Jet-pack postie recreates German’s cross-Solent rocket delivery bid

0
477
Rocket Post
Richard Browning shortly after taking off from Hurst Castle (Photo: BBC)

A ROCKET-PROPELLED postman flew from the New Forest to the Isle of Wight to recreate delivery of letters that got lost in the mail during a madcap enterprise nearly 85 years ago.

Advertisement

The cross-Solent stunt from Hurst Castle in Milford to Yarmouth was a modern take on a bizarre idea by German entrepreneur Gerhard Zucker to send letters and packages by firing them off in a rocket.

In 1934 he tried to launch a delivery of about 600 items to Yarmouth from the then Lymington Golf Course, near Pennington – but, fortunately for Islanders, the package was blown backward and crashlanded into the marshes instead.

The Rocket Post story is being retold by Inside Out South presenter Jon Cuthill on BBC1 tonight (Monday).

He told the A&T: “Delving deep into records at the Postal Museum we discover cutting edge science may have come second place to get-rich-quick scheming.

“And we finish what Zucker started by flying a letter with one of his original Isle of Wight rocket stamps from Hurst Castle in Hampshire to Fort Albert on the Isle of Wight.”

The 1930s Lymington effort followed previous experiments on the South Downs in Sussex and again in Scotland, where the rocket exploded into pieces between the islands of Scarp and Harris, showering more than 1,000 letters below.

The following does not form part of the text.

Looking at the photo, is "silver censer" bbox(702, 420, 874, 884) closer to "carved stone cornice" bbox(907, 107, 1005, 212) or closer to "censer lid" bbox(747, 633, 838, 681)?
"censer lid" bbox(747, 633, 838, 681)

Mr Zucker’s idea was to sell stamps – but the likelihood of his post-rockets landing safely sparked concerns at the time about whether he was a genuine businessman or a “scallywag” aiming to get rich quick, said Mr Cuthill.

Rocket Post
Richard Browning flew by jetpack between Hurst Castle and Yarmouth (Photo: BBC)

To recreate the German’s vision, this summer the BBC arranged for a letter to be carried from Hurst Castle in Milford by jetpack by British inventor Richard Browning, of Salisbury-based Gravity Industries Ltd.

Flying across the Solent, he carried a modern-day envelope addressed to the Lord-Lieutenant of the Isle of Wight, Susie Sheldon.

It even carried one of the original stamps created by Mr Zucker – which, to save him money, had come from the Scottish operation with the destination overprinted with the Isle of Wight.

The Royal Mail refused then to have anything to do with his Rocket Post which was judged to be a danger to the public, as well as posing a potential threat to its monopoly.

Mr Zucker is said later to have been arrested after leaving a load of gunpowder in a railway station cloakroom.

He was deported to Germany soon afterwards and reportedly served in the Luftwaffe during the Second World War.

The story will be told in full tonight (Monday) by Inside Out South on BBC1 at 7.30pm.